§ **Your task**:
Exclude the images, then return every line below exactly as written.
Record set below:
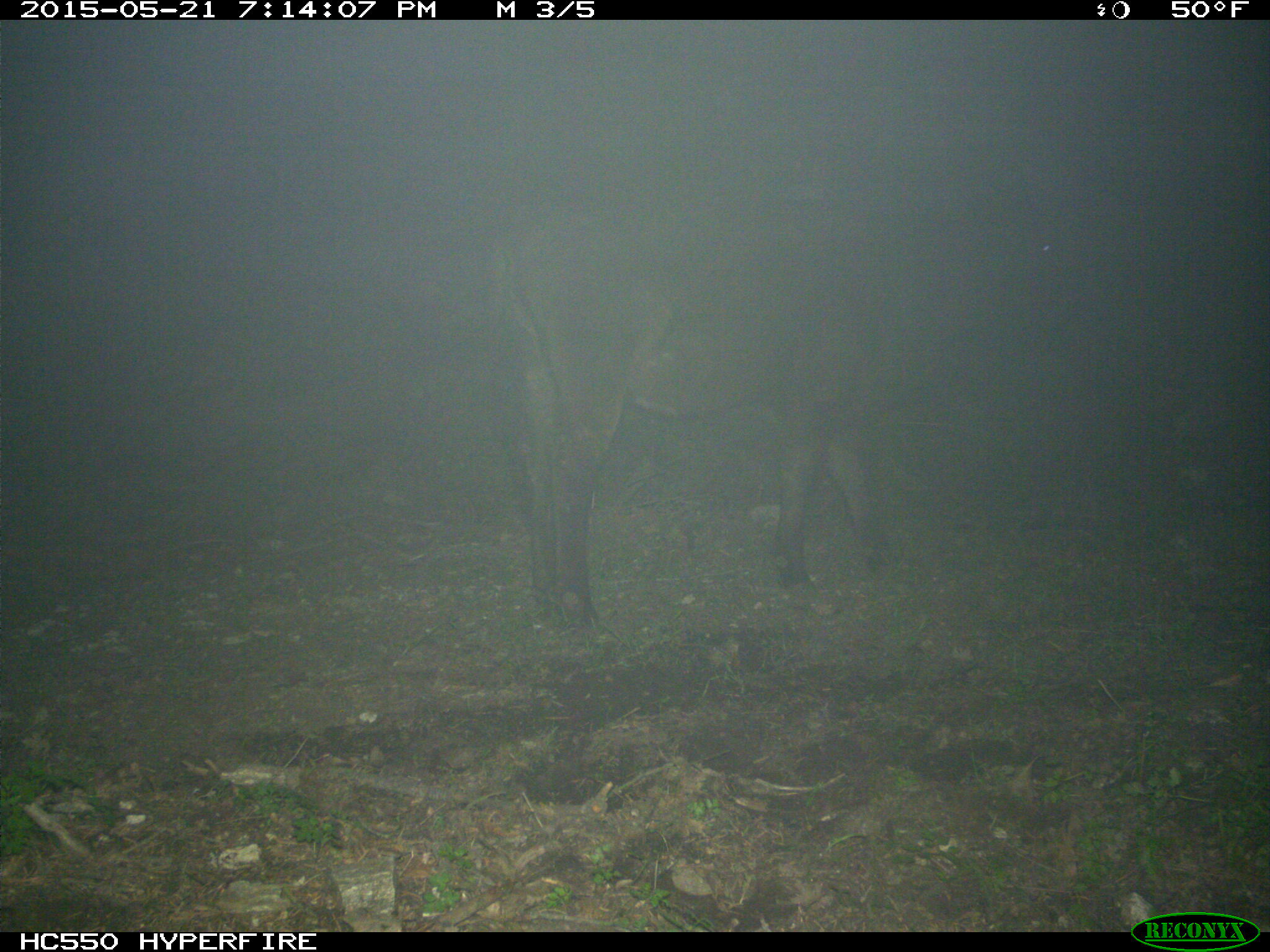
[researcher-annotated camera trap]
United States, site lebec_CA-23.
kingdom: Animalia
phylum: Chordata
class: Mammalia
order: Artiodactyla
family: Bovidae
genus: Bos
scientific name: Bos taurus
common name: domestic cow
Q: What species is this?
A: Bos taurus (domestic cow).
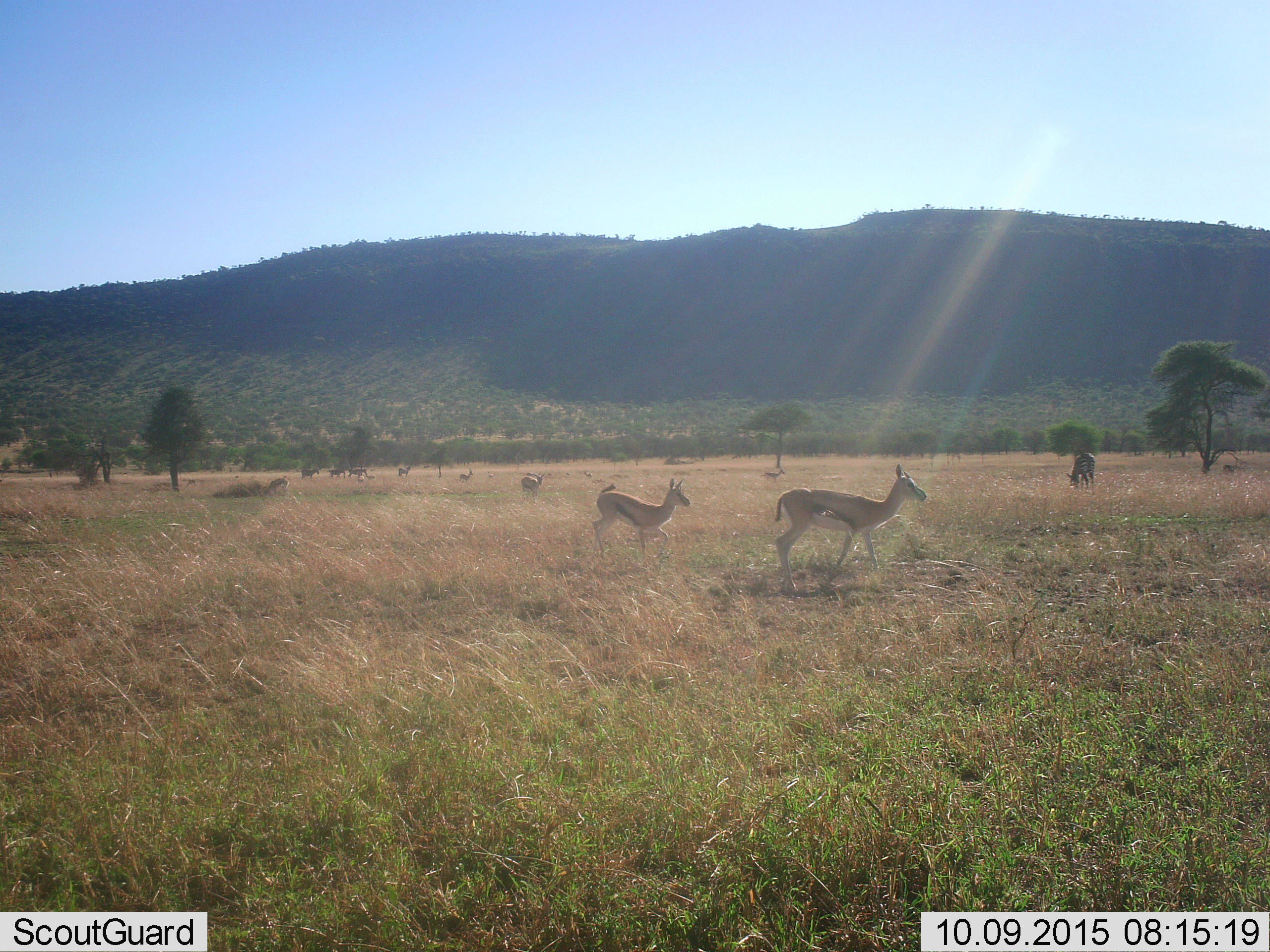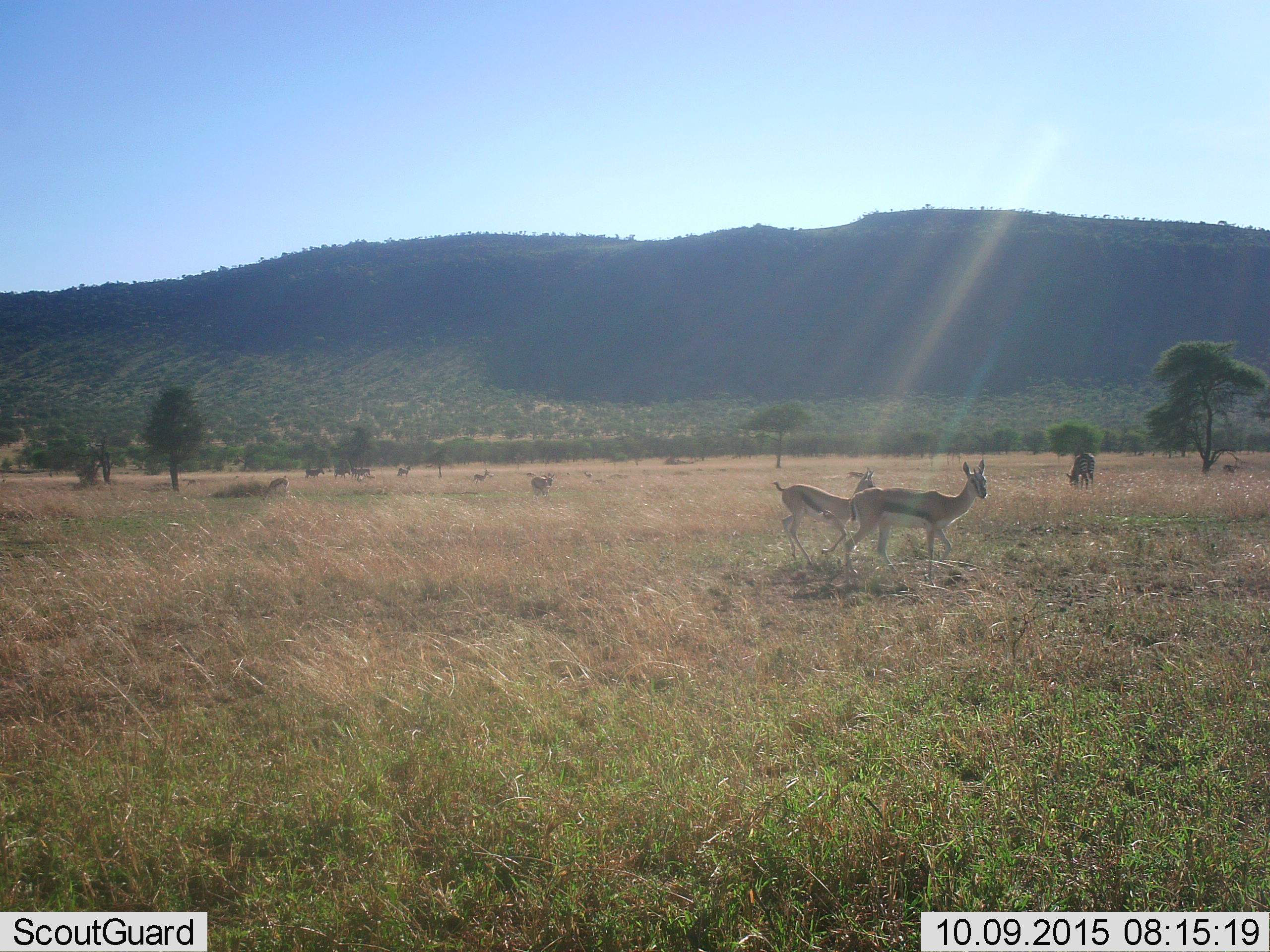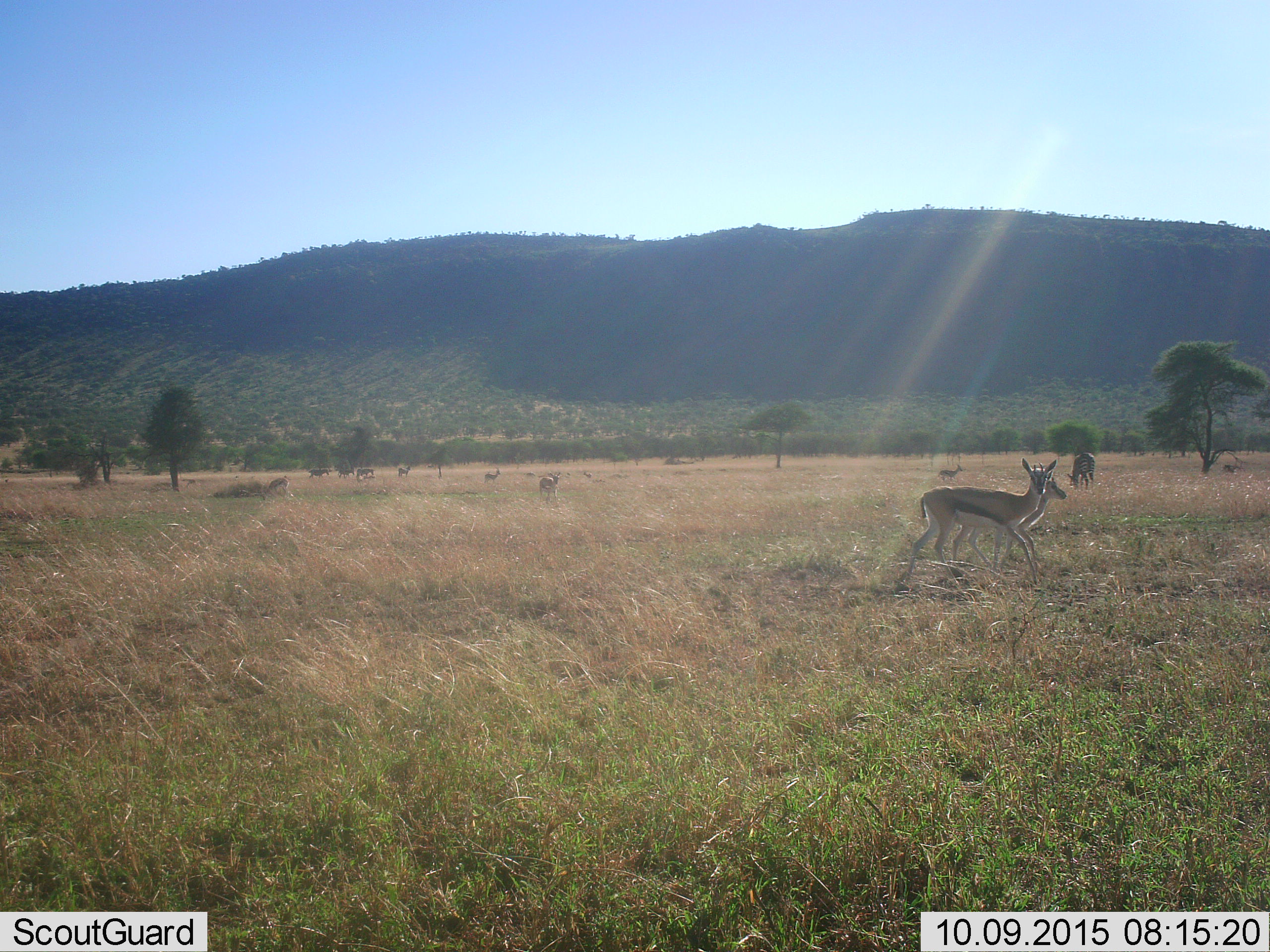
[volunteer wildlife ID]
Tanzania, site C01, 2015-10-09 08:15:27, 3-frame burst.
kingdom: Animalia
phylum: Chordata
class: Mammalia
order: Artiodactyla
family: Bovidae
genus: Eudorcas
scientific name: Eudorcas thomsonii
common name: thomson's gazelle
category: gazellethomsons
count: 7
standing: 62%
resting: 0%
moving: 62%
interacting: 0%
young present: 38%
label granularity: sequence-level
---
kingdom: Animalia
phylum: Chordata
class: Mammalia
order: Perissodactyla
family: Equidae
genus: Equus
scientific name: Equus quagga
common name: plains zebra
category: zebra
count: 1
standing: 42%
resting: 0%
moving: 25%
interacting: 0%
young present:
End of Record set.
§ **Reply to the task**:
[researcher-annotated camera trap]
United States, site lebec_CA-23.
kingdom: Animalia
phylum: Chordata
class: Mammalia
order: Artiodactyla
family: Bovidae
genus: Bos
scientific name: Bos taurus
common name: domestic cow
Q: What species is this?
A: Bos taurus (domestic cow).
[volunteer wildlife ID]
Tanzania, site C01, 2015-10-09 08:15:27, 3-frame burst.
kingdom: Animalia
phylum: Chordata
class: Mammalia
order: Artiodactyla
family: Bovidae
genus: Eudorcas
scientific name: Eudorcas thomsonii
common name: thomson's gazelle
category: gazellethomsons
count: 7
standing: 62%
resting: 0%
moving: 62%
interacting: 0%
young present: 38%
label granularity: sequence-level
---
kingdom: Animalia
phylum: Chordata
class: Mammalia
order: Perissodactyla
family: Equidae
genus: Equus
scientific name: Equus quagga
common name: plains zebra
category: zebra
count: 1
standing: 42%
resting: 0%
moving: 25%
interacting: 0%
young present:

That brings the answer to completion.